Data excerpts START

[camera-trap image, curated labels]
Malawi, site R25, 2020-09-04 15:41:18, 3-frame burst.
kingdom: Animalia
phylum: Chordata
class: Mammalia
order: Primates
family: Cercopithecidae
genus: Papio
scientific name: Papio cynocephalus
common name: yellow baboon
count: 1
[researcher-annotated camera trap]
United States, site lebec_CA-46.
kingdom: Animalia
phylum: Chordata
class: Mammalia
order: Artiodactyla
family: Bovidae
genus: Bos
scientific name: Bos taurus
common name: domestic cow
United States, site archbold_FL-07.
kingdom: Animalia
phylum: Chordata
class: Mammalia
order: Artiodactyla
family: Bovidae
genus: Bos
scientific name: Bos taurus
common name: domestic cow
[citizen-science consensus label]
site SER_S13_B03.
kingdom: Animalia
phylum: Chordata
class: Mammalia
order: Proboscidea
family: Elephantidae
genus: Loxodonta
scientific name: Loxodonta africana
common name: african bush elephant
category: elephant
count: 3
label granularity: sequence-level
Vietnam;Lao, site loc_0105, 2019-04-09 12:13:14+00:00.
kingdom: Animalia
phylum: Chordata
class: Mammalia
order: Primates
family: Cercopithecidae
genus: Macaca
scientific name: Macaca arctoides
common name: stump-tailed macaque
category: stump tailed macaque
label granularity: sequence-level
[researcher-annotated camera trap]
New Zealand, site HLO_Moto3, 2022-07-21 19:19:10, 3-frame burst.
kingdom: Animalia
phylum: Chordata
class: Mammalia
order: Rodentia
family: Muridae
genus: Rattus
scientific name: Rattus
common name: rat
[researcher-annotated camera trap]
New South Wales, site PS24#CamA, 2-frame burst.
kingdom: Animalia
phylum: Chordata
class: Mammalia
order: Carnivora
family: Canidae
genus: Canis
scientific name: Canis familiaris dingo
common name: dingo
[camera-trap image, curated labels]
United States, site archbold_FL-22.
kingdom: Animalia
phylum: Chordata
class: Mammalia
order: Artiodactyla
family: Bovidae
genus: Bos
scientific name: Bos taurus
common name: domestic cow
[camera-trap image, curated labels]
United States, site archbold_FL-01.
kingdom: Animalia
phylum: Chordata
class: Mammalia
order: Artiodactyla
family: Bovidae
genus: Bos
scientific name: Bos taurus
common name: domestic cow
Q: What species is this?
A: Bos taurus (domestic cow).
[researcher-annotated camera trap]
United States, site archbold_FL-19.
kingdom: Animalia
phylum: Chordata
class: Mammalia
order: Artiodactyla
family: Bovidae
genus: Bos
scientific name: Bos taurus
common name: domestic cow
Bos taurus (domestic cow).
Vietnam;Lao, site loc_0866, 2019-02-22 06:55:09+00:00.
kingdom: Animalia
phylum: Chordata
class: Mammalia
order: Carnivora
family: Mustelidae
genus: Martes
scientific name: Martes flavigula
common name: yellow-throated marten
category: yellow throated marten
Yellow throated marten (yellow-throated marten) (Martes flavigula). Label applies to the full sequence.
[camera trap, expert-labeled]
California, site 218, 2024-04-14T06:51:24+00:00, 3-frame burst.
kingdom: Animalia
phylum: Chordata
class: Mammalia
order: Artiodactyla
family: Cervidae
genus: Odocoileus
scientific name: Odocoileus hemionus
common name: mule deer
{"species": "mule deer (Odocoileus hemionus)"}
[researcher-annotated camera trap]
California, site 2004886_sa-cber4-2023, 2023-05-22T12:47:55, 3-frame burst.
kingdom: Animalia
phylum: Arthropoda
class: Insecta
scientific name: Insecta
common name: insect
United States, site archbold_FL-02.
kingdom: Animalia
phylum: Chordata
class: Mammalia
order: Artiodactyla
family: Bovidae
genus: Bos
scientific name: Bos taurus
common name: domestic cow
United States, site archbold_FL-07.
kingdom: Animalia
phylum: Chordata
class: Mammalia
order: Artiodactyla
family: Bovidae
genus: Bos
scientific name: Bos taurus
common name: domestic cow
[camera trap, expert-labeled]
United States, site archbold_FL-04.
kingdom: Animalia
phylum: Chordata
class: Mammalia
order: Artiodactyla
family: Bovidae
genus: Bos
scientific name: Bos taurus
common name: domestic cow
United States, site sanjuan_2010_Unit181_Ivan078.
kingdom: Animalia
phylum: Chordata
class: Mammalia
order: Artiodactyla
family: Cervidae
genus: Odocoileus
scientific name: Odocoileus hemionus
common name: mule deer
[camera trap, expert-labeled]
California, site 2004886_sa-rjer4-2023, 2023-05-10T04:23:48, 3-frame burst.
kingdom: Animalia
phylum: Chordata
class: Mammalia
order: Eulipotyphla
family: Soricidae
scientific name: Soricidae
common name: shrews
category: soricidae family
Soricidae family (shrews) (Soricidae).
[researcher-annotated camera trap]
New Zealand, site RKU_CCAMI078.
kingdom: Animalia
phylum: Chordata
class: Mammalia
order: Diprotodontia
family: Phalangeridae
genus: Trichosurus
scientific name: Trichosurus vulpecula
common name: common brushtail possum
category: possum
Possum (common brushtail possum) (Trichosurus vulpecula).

Data excerpts END

▸ Task goal: Show the lines where the word "California" appears in the entries.

▸ Output below:
California, site 218, 2024-04-14T06:51:24+00:00, 3-frame burst.
California, site 2004886_sa-cber4-2023, 2023-05-22T12:47:55, 3-frame burst.
California, site 2004886_sa-rjer4-2023, 2023-05-10T04:23:48, 3-frame burst.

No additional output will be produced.